In Massachusetts, No Gender Left Behind

Howie Carr’s latest column relates what happened when virtue-signaling Massachusetts Democrats introduced a measure to add a third gender to the state’s drivers’ licenses: Gender X. This is the sort of thing you would have expected to pass, until Rep. James Lyons took the floor to object. How dare the Democrats take such a narrow view of the nearly infinite variety of Bay State genders?

Since all Democrats must admit that the number of genders is endless, how dare the commonwealth lump all the new genders together as “Gender X”?

“Separate but equal” — that’s what it by God sounded like to Rep. Jim Lyons. And he was willing to put his shod foot down. Hate Has No Home Here. Not on His Watch. Lyons decided to take a stand against Gender Jim Crow.

Every gender, he declared, must be listed on Massachusetts driver’s licenses! That was Lyons’ non-negotiable demand. No justice, no peace.

Every gender? That could add up!

Next question: How many genders are there? New York City under Mayor Bill de Blasio once ruled there are 31 — easy to remember, because it’s same number as Baskin-Robbins ice cream flavors.

Then the number began creeping upwards, getting close to Heinz’ 57 Varieties. Genders seem to be reproducing like amoebae, dividing and subdividing, trans to transsexual to trans man to trans male to trans person …

Sitting in the House chambers late Tuesday night, with the clock ticking down on the session, ­Lyons took out his smartphone and arrived at the latest updated number of genders: 73.

I asked Lyons Friday where he found his new number 73.

“Facebook,” he said.

Lyons was uncompromising: if Massachusetts is truly to keep up with the times, all 73 genders must be provided as drivers’ license options. Of course, this posed a logistical problem in the waning hours of the legislative session:

[L]egislative leadership couldn’t rule any of his gender amendments out of order as absurd, because if they did, it would be giving away the game. They would be admitting that the “X”-ercise was preposterous on its face.

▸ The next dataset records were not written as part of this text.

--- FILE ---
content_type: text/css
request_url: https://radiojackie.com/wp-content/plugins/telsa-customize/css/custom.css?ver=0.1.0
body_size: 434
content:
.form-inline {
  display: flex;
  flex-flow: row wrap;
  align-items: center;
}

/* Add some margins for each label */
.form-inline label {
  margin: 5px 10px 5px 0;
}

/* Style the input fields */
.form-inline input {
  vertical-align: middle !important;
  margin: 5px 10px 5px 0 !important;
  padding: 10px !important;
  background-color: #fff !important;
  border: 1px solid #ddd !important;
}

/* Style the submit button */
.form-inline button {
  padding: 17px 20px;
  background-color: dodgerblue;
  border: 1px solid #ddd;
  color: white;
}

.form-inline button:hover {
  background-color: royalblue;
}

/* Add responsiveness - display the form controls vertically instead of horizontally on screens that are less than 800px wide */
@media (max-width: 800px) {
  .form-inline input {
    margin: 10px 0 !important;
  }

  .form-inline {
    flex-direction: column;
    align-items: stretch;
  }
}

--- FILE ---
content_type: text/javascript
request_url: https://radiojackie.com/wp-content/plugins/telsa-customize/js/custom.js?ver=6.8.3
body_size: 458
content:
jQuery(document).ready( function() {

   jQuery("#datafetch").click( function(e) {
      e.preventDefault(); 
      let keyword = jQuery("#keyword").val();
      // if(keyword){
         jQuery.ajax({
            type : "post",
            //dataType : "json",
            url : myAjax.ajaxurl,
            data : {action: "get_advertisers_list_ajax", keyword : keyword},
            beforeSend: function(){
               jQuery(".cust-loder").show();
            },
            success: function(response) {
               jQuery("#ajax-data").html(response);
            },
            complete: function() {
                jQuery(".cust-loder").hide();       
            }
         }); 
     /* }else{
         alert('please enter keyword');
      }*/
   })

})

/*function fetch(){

Lyons began filing his affirmative-action amendments. Number 6 added as a gender “cis.” Amendment 9 — cis female, 13 — cis woman, 14 — cisgender female, 18 — cisgender woman …

By now, on the floor of the House, puzzled Democrats were coming up to Lyons, asking him what he was doing.

We can’t discriminate, he archly informed them. This is Massachusetts. Gender is an evolving paradigm, to coin a phrase. All genders must be protected. Equal protection under the law.

Amendment 21 — gender fluid, 22 gender non-conforming, 23 gender questioning, 25 gender variant, 26 genderqueer …

In all, 73 genders, 73 amendments to Spilka’s bill.

Under House rules, Lyons would have 10 minutes to debate each gender he proposed to add to the driver’s license. And then three minutes for a roll call vote, 73 times.

The leadership was beat. By midnight, they needed to pass legislation — real bills, not this PC nonsense, but their actual business, land takings and the like.

If Lyons insisted on going full Social Justice Warrior, there would no time for reality.

He had already filed 35 of his 73 amendments — six hours’ worth of debates and votes — when leadership threw in the towel. They ordered Gender X back … into the closet.

It’s a great story. But satire is hard these days. My fear is that Rep. James Lyons may unintentionally have given us a preview of drivers’ licenses of the future.